Allerdings ist noch nicht ganz geklärt, was von unserer Erziehung übrig bleiben wird, wenn die von uns geprägten Werte und Normen erst einmal den Erosionskräften der Peergroup ausgesetzt sind. Erstes Indiz: „Ich habe gar nichts getrunken“, versicherte unsere Tochter, die bislang ja auch keinerlei Interesse an Alkoholika gezeigt hatte, nach der letzten Party. Kurze Pause. „Nur ein Glas Wein.“ Aha. Hm. Soso.

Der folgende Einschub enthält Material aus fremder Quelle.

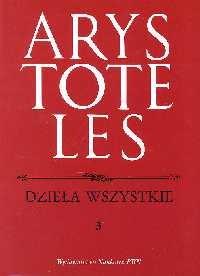 okładka Dzieła wszystkie Tom 3, Książka   Arystoteles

Die Kleine trinkt jetzt also Wein – dabei ist sie doch gefühlt gerade erst eingeschult worden. Aber so ist halt der Lauf der Zeit, und so freue ich mich einfach mit über den guten Start meiner Tochter in die Oberstufe, wo sich neue Bekannt- und Freundschaften ergeben, wo das Musizieren in der Schülerband großen Spaß macht und wo neue Freiheiten auf dem Weg zum Erwachsenwerden ausgelotet werden. Statt sich an die Vergangenheit zu klammern, sollten wir uns lieber pragmatisch auf die Möglichkeiten freuen, die in Zukunft auf uns warten. Während ich mich also hinters Lenkrad klemme, wirft mein inneres Auge einen raschen Blick auf die nächsten Etappen der Abnabelung und ich gewöhne mich schon mal an den Gedanken, dass nach den nächsten ein, zwei Partys wahrscheinlich der Auszug dran ist. Sehen wir’s positiv: Dann haben wir endlich die Chance auf ein Kino-Zimmer!
Hauke Hullen (Jahrgang 1974) ist Lehrer für Deutsch und Sozialwissenschaften. Er und Ehefrau Katharina haben fünf quirlige Kinder und leben in Duisburg. Gemeinsam bilden die beiden das Kirchenkabarett „Budenzauber“.
Katharina Hullen (Jahrgang 1977) ist Bankkauffrau und Dolmetscherin für Gebärdensprache in Elternzeit. Sie und Ehemann Hauke haben fünf quirlige Kinder und leben in Duisburg. Gemeinsam bilden die beiden das Kirchenkabarett „Budenzauber“.